**STATED EXERCISE**
Copy each of the rows below word for word, keeping them in their original order.

+===+

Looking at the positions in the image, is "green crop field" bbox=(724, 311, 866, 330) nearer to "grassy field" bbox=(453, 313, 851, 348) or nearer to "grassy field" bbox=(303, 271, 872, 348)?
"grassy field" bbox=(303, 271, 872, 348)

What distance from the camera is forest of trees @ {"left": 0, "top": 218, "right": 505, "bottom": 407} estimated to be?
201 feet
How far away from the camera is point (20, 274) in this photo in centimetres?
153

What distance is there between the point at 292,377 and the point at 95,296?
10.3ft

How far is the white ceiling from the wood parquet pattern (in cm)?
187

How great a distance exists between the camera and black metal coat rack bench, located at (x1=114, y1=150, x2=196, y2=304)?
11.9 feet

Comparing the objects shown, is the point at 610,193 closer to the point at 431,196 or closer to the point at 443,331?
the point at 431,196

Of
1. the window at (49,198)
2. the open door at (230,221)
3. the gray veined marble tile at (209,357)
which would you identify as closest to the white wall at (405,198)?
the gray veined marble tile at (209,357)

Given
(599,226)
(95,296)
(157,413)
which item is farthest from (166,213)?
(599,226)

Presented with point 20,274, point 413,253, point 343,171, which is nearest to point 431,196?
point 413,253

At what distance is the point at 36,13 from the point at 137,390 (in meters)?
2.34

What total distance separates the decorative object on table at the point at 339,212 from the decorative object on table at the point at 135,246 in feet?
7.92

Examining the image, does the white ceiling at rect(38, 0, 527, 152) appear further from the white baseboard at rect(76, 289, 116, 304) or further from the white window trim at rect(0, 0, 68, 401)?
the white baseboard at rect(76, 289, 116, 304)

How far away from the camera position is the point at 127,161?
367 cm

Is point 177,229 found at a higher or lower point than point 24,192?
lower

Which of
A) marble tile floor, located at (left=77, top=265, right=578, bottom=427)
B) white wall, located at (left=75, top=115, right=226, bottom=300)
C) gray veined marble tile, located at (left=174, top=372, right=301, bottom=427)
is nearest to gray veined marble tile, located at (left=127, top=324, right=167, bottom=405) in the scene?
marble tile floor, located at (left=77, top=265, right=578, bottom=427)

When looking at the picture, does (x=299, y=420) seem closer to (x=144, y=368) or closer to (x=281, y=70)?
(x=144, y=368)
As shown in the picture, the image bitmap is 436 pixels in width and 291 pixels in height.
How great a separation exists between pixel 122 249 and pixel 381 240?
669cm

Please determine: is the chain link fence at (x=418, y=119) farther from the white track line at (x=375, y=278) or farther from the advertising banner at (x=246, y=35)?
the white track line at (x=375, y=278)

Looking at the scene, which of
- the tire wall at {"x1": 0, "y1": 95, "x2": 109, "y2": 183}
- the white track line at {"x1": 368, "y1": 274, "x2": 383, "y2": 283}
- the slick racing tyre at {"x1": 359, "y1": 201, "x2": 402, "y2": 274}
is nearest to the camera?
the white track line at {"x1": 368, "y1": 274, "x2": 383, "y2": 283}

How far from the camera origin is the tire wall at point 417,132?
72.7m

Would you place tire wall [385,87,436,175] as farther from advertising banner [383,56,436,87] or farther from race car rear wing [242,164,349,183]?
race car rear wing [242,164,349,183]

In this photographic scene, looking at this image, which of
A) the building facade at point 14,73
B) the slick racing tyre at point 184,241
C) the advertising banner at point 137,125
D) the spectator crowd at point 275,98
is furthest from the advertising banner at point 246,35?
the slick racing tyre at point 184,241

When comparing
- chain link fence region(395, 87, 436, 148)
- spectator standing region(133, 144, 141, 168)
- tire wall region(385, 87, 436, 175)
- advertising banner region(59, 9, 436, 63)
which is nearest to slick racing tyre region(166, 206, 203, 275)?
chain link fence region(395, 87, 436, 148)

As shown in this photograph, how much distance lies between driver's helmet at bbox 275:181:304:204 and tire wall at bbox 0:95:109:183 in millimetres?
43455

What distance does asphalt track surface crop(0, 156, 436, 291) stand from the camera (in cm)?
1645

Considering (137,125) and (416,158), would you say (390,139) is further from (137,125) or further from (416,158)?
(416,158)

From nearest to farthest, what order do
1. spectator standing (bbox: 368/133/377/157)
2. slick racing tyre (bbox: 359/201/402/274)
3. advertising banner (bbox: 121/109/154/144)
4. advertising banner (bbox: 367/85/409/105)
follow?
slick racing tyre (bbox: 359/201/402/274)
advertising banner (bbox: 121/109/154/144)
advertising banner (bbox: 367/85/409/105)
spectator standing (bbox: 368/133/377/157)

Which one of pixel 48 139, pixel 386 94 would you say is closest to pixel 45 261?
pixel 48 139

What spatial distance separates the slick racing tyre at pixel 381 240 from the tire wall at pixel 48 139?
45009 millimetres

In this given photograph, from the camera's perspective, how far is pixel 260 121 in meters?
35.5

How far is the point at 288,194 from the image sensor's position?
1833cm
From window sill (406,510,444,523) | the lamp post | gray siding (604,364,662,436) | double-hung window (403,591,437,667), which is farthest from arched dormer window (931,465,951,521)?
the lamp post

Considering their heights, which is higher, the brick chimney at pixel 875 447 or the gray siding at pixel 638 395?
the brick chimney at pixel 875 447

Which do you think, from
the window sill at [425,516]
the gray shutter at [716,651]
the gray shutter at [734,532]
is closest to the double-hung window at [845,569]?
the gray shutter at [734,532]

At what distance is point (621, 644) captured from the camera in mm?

+===+

**REPLY TO THE EXERCISE**
Looking at the positions in the image, is "green crop field" bbox=(724, 311, 866, 330) nearer to "grassy field" bbox=(453, 313, 851, 348) or nearer to "grassy field" bbox=(303, 271, 872, 348)?
"grassy field" bbox=(303, 271, 872, 348)

What distance from the camera is forest of trees @ {"left": 0, "top": 218, "right": 505, "bottom": 407} estimated to be?
201 feet
How far away from the camera is point (20, 274) in this photo in centimetres?
153

What distance is there between the point at 292,377 and the point at 95,296?
10.3ft

How far is the white ceiling from the wood parquet pattern (in cm)?
187

How great a distance exists between the camera and black metal coat rack bench, located at (x1=114, y1=150, x2=196, y2=304)?
11.9 feet

Comparing the objects shown, is the point at 610,193 closer to the point at 431,196 or closer to the point at 443,331?
the point at 431,196

Of
1. the window at (49,198)
2. the open door at (230,221)
3. the gray veined marble tile at (209,357)
which would you identify as closest to the white wall at (405,198)?
the gray veined marble tile at (209,357)

Given
(599,226)
(95,296)
(157,413)
which item is farthest from (166,213)?
(599,226)

Presented with point 20,274, point 413,253, point 343,171, which is nearest to point 431,196?
point 413,253

At what distance is the point at 36,13 from the point at 137,390 (in meters)?
2.34

What total distance separates the decorative object on table at the point at 339,212 from the decorative object on table at the point at 135,246 in feet?
7.92

Examining the image, does the white ceiling at rect(38, 0, 527, 152) appear further from the white baseboard at rect(76, 289, 116, 304) or further from the white window trim at rect(0, 0, 68, 401)?
the white baseboard at rect(76, 289, 116, 304)

How far away from the camera position is the point at 127,161?
367 cm

Is point 177,229 found at a higher or lower point than point 24,192?
lower

Which of
A) marble tile floor, located at (left=77, top=265, right=578, bottom=427)
B) white wall, located at (left=75, top=115, right=226, bottom=300)
C) gray veined marble tile, located at (left=174, top=372, right=301, bottom=427)
is nearest to gray veined marble tile, located at (left=127, top=324, right=167, bottom=405) in the scene?
marble tile floor, located at (left=77, top=265, right=578, bottom=427)

When looking at the picture, does (x=299, y=420) seem closer to (x=144, y=368) or closer to (x=281, y=70)?
(x=144, y=368)
As shown in the picture, the image bitmap is 436 pixels in width and 291 pixels in height.
How great a separation exists between pixel 122 249 and pixel 381 240?
669cm

Please determine: is the chain link fence at (x=418, y=119) farther from the white track line at (x=375, y=278) or farther from the advertising banner at (x=246, y=35)?
the white track line at (x=375, y=278)

Looking at the scene, which of
- the tire wall at {"x1": 0, "y1": 95, "x2": 109, "y2": 183}
- the white track line at {"x1": 368, "y1": 274, "x2": 383, "y2": 283}
- the slick racing tyre at {"x1": 359, "y1": 201, "x2": 402, "y2": 274}
is nearest to the camera?
the white track line at {"x1": 368, "y1": 274, "x2": 383, "y2": 283}

How far from the camera origin is the tire wall at point 417,132?
72.7m

Would you place tire wall [385,87,436,175] as farther from advertising banner [383,56,436,87] or farther from race car rear wing [242,164,349,183]?
race car rear wing [242,164,349,183]

In this photographic scene, looking at this image, which of
A) the building facade at point 14,73
B) the slick racing tyre at point 184,241
C) the advertising banner at point 137,125
D) the spectator crowd at point 275,98
is furthest from the advertising banner at point 246,35?
the slick racing tyre at point 184,241

When comparing
- chain link fence region(395, 87, 436, 148)
- spectator standing region(133, 144, 141, 168)
- tire wall region(385, 87, 436, 175)
- advertising banner region(59, 9, 436, 63)
which is nearest to slick racing tyre region(166, 206, 203, 275)?
chain link fence region(395, 87, 436, 148)

As shown in this photograph, how much distance lies between driver's helmet at bbox 275:181:304:204 and tire wall at bbox 0:95:109:183 in millimetres?
43455

What distance does asphalt track surface crop(0, 156, 436, 291) stand from the camera (in cm)?
1645

Considering (137,125) and (416,158), would you say (390,139) is further from (137,125) or further from (416,158)?
(416,158)

From nearest to farthest, what order do
1. spectator standing (bbox: 368/133/377/157)
2. slick racing tyre (bbox: 359/201/402/274)
3. advertising banner (bbox: 121/109/154/144)
4. advertising banner (bbox: 367/85/409/105)
follow?
slick racing tyre (bbox: 359/201/402/274)
advertising banner (bbox: 121/109/154/144)
advertising banner (bbox: 367/85/409/105)
spectator standing (bbox: 368/133/377/157)

Which one of pixel 48 139, pixel 386 94 would you say is closest to pixel 45 261?
pixel 48 139

What spatial distance separates the slick racing tyre at pixel 381 240 from the tire wall at pixel 48 139?
45009 millimetres

In this given photograph, from the camera's perspective, how far is pixel 260 121 in meters?
35.5

How far is the point at 288,194 from the image sensor's position?
1833cm
From window sill (406,510,444,523) | the lamp post | gray siding (604,364,662,436) | double-hung window (403,591,437,667), which is farthest from arched dormer window (931,465,951,521)?
the lamp post

Considering their heights, which is higher, the brick chimney at pixel 875 447 or the gray siding at pixel 638 395?
the brick chimney at pixel 875 447

Which do you think, from
the window sill at [425,516]
the gray shutter at [716,651]
the gray shutter at [734,532]
is closest to the double-hung window at [845,569]?
the gray shutter at [734,532]

At what distance is point (621, 644) captured from the camera in mm?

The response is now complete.